> _Exercise description_
Copy these lines word for word, starting at the line that contains "From these options" and ending with the last line. Leave the pictures out of your copy.

________________________________________

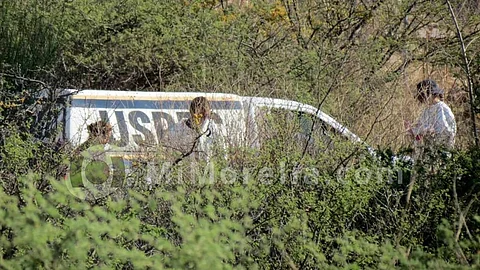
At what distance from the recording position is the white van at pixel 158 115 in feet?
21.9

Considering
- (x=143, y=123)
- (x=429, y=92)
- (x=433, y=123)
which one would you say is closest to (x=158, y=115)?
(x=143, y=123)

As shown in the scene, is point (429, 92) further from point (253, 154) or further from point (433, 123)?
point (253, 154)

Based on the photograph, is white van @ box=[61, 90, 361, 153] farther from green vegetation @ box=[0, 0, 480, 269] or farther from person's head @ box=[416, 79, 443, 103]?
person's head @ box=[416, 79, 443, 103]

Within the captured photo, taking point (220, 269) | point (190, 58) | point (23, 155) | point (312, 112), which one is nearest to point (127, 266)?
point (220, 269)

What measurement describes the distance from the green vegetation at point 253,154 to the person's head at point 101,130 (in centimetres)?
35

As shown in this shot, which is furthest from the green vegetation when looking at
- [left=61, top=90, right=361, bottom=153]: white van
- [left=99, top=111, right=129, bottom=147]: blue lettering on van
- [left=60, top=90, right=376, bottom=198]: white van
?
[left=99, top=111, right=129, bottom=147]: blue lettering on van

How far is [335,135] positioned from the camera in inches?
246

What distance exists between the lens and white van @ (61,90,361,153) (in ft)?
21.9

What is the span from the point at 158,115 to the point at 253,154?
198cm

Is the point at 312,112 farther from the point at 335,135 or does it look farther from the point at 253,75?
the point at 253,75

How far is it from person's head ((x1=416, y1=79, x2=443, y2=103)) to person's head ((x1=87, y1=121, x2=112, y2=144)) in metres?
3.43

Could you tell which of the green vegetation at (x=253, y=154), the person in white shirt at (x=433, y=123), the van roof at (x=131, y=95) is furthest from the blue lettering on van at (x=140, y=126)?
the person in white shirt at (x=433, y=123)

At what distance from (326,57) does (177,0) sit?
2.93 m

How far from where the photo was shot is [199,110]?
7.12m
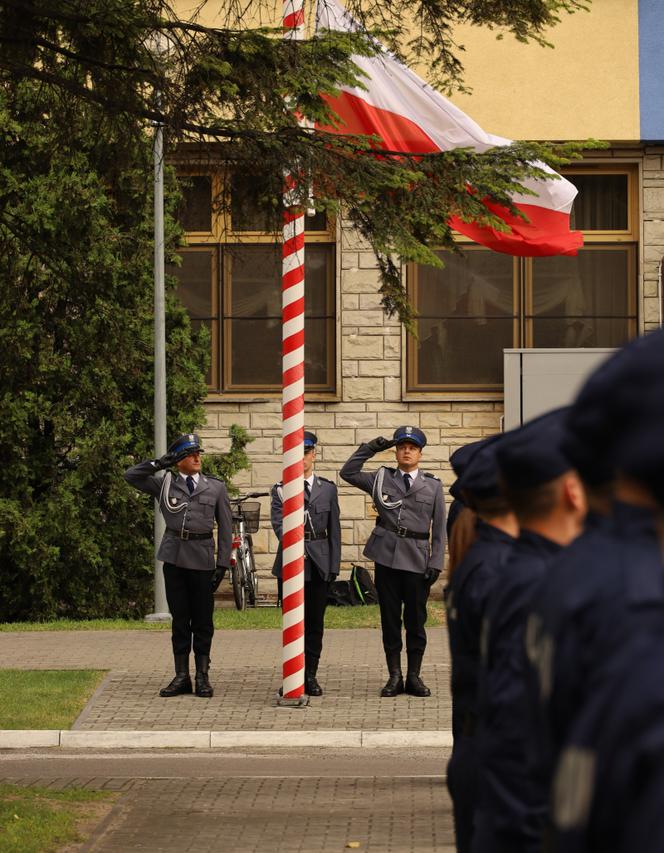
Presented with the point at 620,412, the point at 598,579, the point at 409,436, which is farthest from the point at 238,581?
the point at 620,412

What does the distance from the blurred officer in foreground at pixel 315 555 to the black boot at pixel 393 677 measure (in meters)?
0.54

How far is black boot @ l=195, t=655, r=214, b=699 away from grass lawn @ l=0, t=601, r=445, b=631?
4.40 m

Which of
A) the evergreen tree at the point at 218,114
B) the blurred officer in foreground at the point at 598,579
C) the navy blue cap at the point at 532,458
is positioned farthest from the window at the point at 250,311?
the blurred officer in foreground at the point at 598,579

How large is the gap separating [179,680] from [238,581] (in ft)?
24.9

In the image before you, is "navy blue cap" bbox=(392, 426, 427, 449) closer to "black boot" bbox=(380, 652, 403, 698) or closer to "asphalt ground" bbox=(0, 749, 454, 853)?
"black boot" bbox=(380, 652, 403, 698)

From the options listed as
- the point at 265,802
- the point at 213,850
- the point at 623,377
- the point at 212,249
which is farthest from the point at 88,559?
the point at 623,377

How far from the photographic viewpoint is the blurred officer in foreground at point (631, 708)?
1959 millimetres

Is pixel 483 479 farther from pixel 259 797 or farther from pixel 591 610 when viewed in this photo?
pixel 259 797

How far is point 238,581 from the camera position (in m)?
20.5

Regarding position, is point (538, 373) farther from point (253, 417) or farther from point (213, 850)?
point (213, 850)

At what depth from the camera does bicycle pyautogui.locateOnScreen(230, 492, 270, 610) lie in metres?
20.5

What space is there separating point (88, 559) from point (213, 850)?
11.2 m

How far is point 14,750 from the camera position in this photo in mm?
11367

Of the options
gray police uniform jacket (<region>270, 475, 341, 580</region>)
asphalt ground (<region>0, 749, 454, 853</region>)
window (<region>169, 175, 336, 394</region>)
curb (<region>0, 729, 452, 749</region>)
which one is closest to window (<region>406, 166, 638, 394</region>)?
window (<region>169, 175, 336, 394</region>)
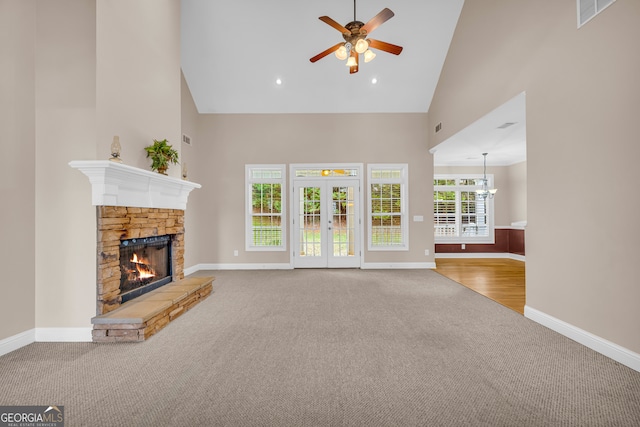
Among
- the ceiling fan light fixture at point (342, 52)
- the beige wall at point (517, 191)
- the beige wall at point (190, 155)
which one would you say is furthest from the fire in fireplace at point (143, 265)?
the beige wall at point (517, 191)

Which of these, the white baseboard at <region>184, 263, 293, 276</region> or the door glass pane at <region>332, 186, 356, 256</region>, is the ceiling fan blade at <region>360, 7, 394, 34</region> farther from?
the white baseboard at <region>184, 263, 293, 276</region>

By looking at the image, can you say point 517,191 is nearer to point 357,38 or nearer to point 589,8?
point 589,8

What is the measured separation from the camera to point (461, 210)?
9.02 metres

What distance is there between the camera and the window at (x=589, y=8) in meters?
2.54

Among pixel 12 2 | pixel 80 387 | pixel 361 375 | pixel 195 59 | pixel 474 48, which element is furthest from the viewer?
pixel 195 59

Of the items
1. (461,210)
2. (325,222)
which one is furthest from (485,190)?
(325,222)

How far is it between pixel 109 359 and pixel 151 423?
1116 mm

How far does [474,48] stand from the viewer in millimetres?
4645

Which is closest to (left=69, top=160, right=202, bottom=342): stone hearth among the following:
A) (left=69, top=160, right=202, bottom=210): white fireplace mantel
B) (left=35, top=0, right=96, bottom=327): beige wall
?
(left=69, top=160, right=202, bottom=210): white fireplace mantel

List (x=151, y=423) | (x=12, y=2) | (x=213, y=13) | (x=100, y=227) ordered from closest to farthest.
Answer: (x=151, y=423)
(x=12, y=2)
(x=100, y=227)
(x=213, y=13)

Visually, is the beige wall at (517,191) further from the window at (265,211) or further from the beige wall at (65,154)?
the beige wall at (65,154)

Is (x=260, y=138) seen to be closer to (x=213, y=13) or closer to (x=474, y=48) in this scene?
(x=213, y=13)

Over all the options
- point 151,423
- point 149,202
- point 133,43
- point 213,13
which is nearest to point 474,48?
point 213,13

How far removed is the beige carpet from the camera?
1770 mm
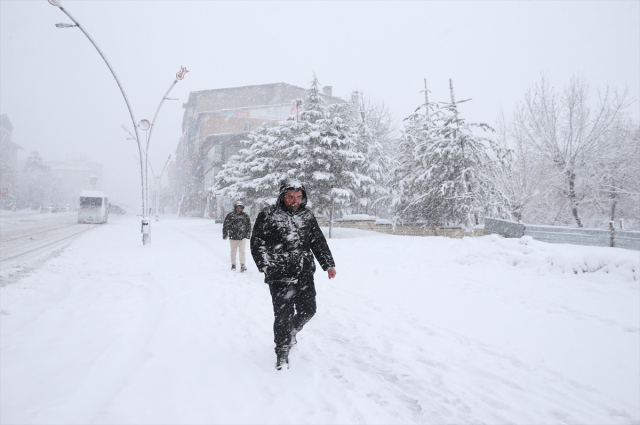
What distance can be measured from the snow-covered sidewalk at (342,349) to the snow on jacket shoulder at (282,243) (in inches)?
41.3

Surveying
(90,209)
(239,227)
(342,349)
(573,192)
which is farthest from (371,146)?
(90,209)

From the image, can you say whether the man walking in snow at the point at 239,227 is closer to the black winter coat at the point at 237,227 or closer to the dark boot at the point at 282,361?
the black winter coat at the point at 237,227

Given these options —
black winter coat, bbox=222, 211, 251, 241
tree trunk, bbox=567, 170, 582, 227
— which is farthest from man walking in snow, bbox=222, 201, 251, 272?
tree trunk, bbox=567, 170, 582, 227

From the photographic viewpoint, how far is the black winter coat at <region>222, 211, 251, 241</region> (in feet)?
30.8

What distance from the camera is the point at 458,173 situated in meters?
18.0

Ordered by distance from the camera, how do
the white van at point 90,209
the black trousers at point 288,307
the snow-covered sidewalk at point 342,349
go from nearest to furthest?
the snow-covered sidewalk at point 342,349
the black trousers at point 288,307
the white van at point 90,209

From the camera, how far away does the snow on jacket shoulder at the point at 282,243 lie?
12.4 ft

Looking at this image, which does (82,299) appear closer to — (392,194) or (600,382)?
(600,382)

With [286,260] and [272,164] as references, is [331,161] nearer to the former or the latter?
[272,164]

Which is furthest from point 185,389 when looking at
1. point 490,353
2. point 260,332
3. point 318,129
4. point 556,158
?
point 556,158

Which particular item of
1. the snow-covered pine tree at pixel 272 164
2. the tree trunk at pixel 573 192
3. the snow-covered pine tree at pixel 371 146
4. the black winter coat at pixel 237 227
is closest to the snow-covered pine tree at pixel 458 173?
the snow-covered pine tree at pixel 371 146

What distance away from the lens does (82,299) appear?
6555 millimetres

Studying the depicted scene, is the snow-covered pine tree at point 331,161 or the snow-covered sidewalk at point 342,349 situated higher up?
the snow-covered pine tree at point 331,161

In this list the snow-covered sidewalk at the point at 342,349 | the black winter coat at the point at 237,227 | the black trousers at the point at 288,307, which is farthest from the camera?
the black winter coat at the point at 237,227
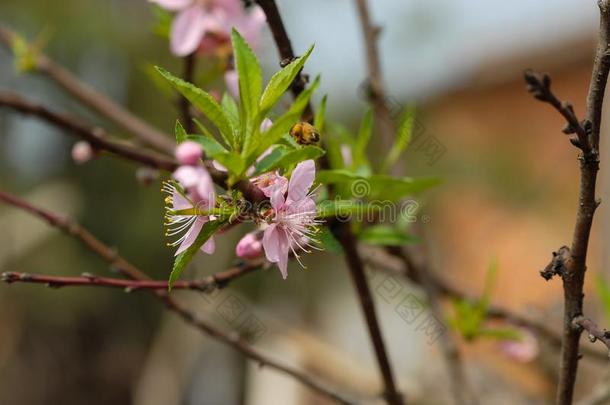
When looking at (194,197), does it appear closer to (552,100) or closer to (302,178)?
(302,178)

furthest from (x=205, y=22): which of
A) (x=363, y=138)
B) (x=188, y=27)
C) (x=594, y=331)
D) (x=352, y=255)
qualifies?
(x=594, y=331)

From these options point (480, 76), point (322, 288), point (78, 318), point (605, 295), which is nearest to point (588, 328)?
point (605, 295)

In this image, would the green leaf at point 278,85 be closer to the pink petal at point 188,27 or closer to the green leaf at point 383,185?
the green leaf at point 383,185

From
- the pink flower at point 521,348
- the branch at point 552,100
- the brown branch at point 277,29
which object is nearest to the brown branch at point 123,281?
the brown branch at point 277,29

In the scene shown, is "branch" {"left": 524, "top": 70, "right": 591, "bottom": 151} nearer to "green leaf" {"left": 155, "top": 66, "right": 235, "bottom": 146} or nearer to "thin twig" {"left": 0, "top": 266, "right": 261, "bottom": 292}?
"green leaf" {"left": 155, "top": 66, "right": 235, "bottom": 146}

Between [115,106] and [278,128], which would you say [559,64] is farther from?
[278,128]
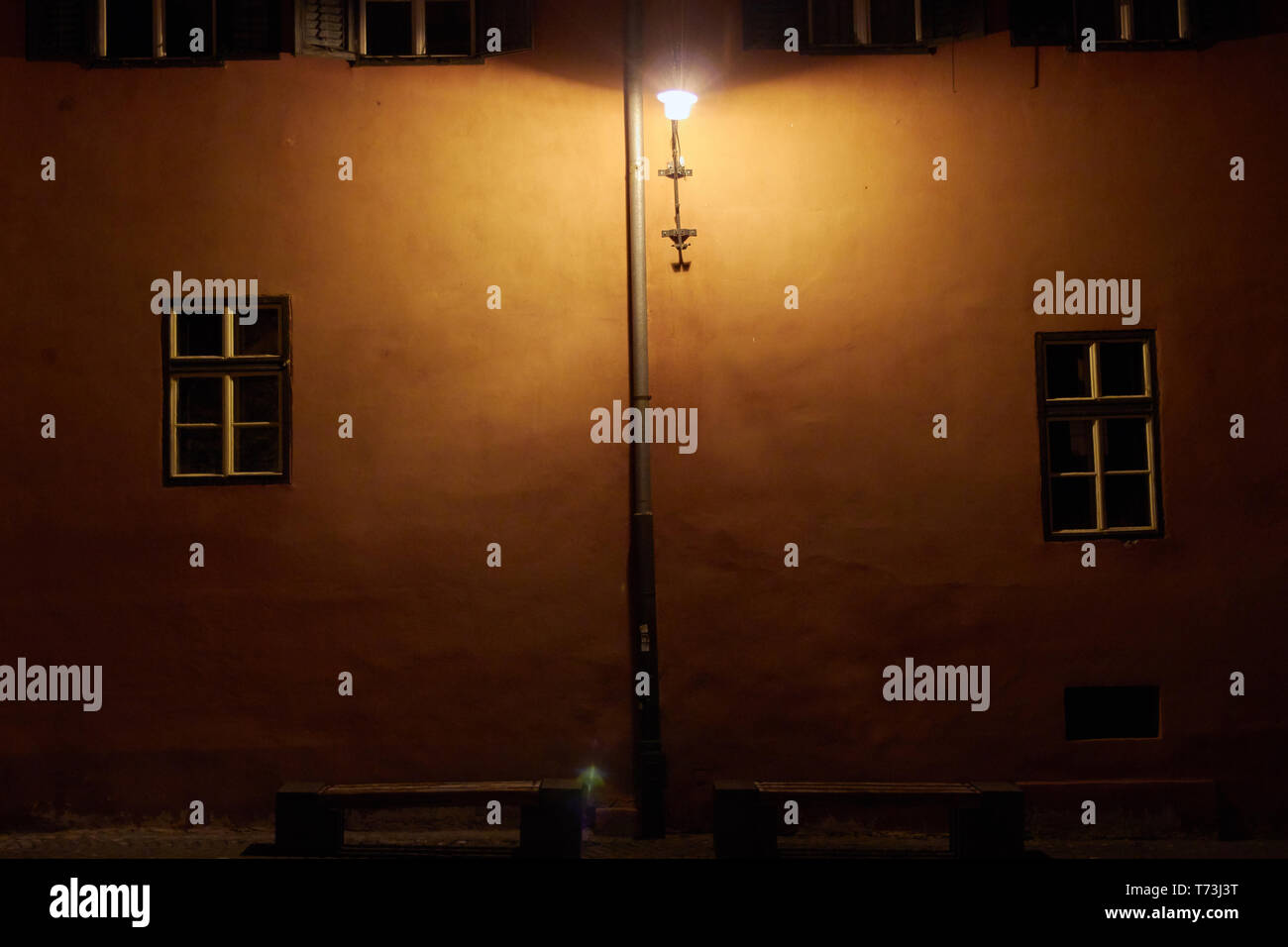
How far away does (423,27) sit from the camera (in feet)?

________________________________________

> _Solved exercise_
From these options point (480, 76), point (322, 288), point (78, 318), point (605, 295), which is nearest to point (588, 328)?
point (605, 295)

In this image, would the green leaf at point 278,85 be closer to the pink petal at point 188,27 or closer to the green leaf at point 383,185?
the green leaf at point 383,185

From
- the pink flower at point 521,348
- the branch at point 552,100
- the brown branch at point 277,29
which object is nearest to the brown branch at point 123,281?
the brown branch at point 277,29

In the scene shown, is "branch" {"left": 524, "top": 70, "right": 591, "bottom": 151} nearer to "green leaf" {"left": 155, "top": 66, "right": 235, "bottom": 146} or nearer to "thin twig" {"left": 0, "top": 266, "right": 261, "bottom": 292}?
"green leaf" {"left": 155, "top": 66, "right": 235, "bottom": 146}

Between [115,106] and [278,128], which would you say [559,64] is farther from?
[278,128]
How far away does (423,27) sit from the camera (in feet)?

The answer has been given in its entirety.